Dec

05

Mindswap

Posted by : atcampbell | On : December 5, 2006

Mindswap by Robert Sheckley

Nine people assembled at Charles and Willie’s home to discuss this recently-reissued classic. Also, one person submitted comments by email and another participated via telephone. Mindswap depicts a future where humans and aliens can explore each other’s worlds by swapping minds between bodies. The story follows a man whose extraterrestrial vacation goes terribly wrong, forcing him to undergo a series of mindswaps with strange aliens in strange environments. Most of us had read Sheckley before, and all had finished this book.

Several of us found this book to be a lot of fun. The prose style was easy to read. We liked how the increasingly more surreal mindswaps were explained as “cognitive dissonances.” The elements of Westerns, detective stories, and swashbuckling literature worked well. References to classics like Don Quixote and Candide were well integrated into the story. We appreciated the parodies of yippie and hippie metaphysics, complete with rambling mathematics. Some people said that reading this novel was like an acid trip. This novel was perhaps the shortest book our group has discussed, but we felt the author told the story completely and efficiently.

A couple of people expected a more classic golden age science fiction adventure from the book’s beginning, and were disappointed at the direction the novel took. This contingent felt that after the first couple of mindswaps, there was such a disconnect in story and style that they thought pages from another book had been glued in by mistake.

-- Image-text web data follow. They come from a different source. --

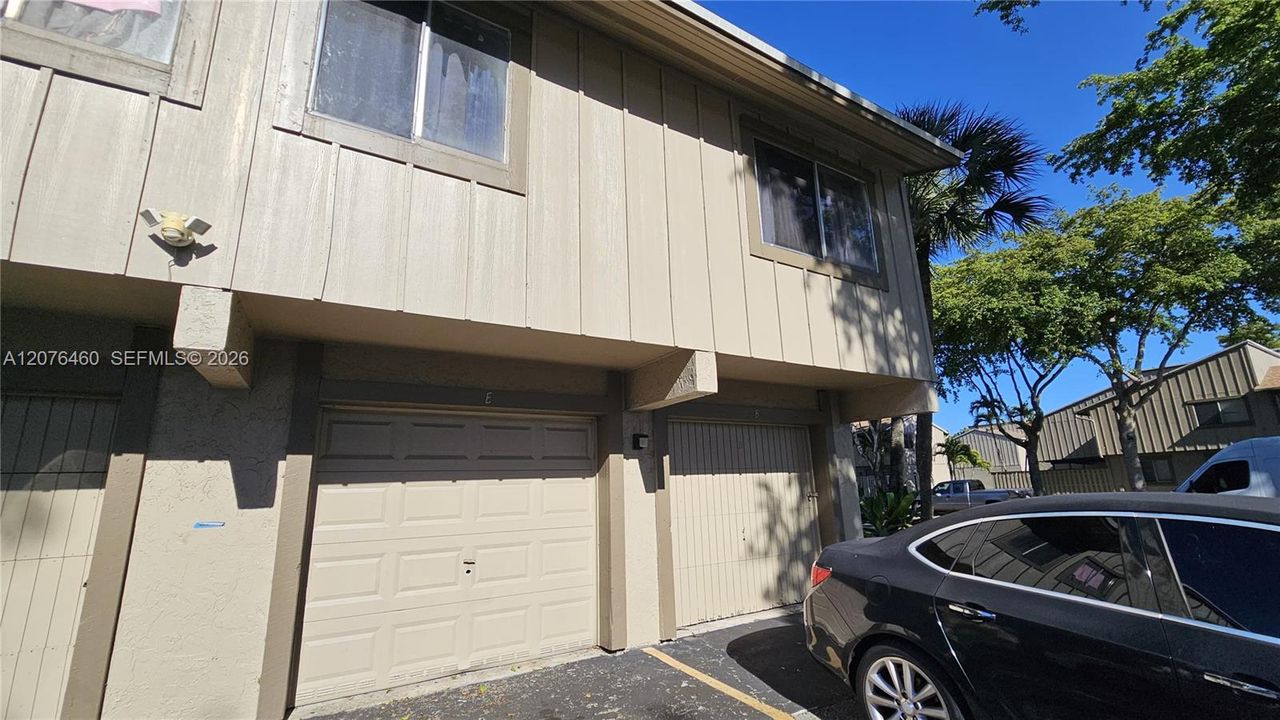En Venta: $200,000 (3 camas, 2 baños, 1080 Pies cuadrados)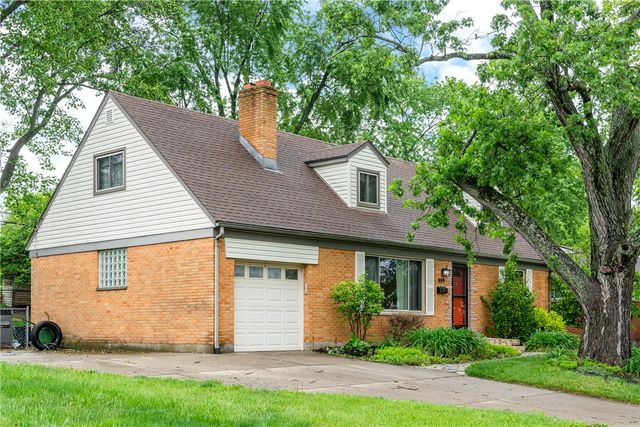 909 Larriwood Avenue, Kettering, OH 45429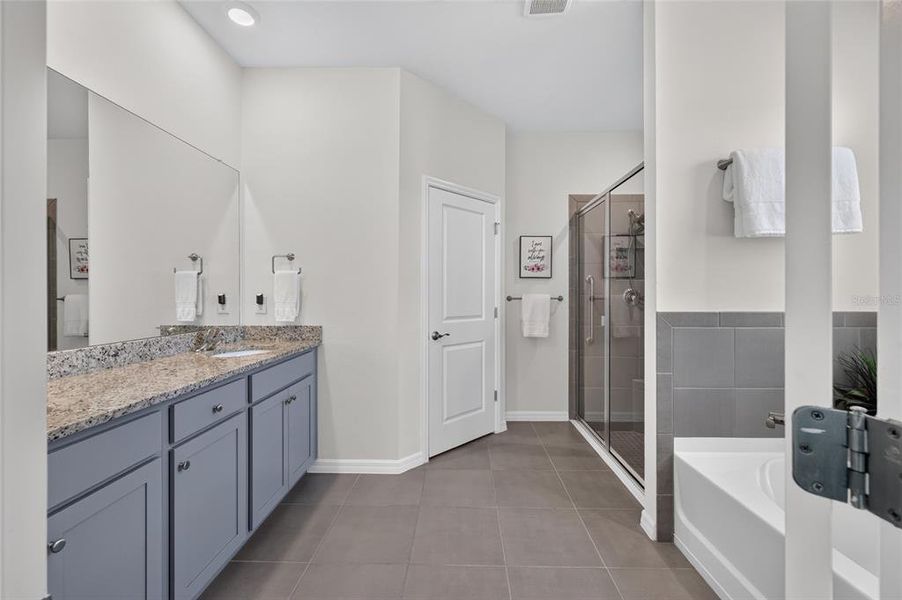 Furnished interior view inside a new home in JB Ranch, Ocala (Image 39).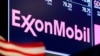 Logo ExxonMobil di lantai Bursa Saham New York. (Foto: AP)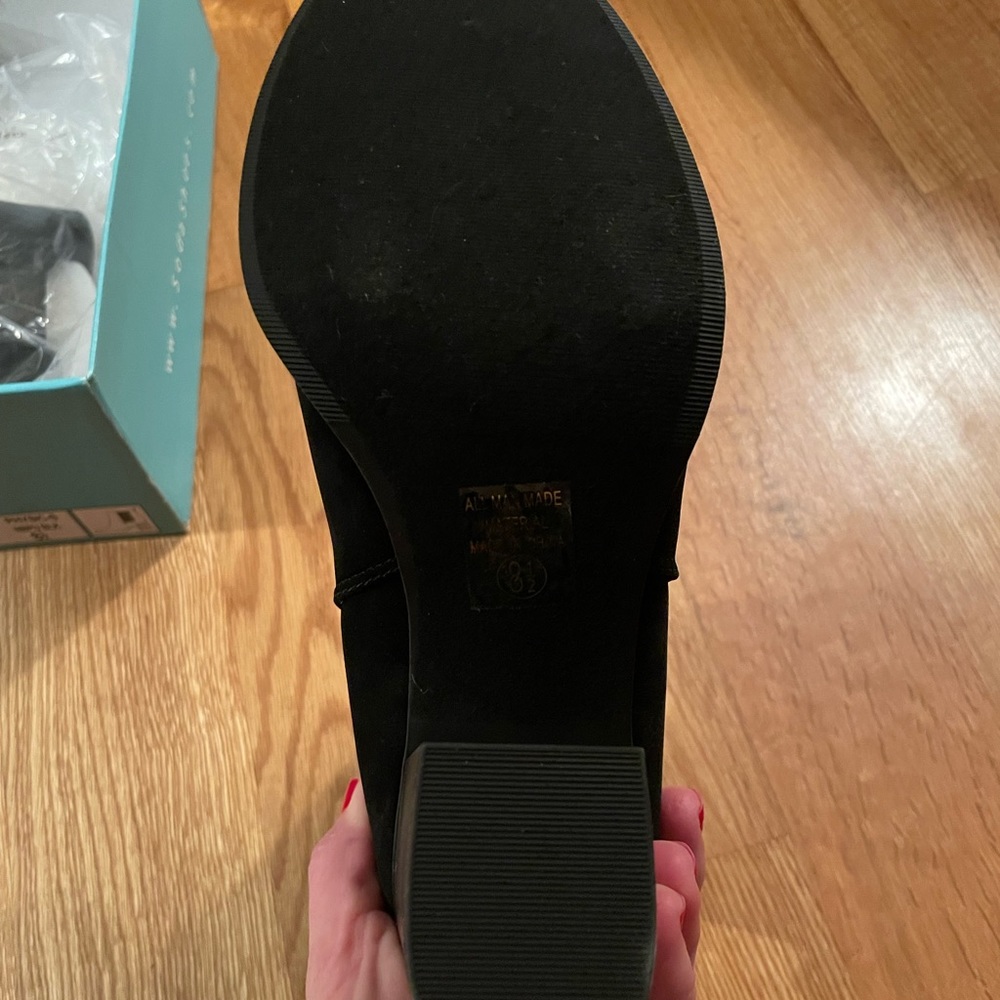 SODA physic booties. Never worn. - Picture 5 of 6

A few who’d read this book upon it original publication in the Sixties felt that this book felt a little dated. They felt that the concepts did not seem as mind-blowing as before, and the jokes were not as funny.

Overall we felt this was an interesting book and we had a fun discussion. At the end of the meeting, we picked new books for the reading schedule through April 2007. After the meeting, we had a nice dinner at Hyde Park Grill South.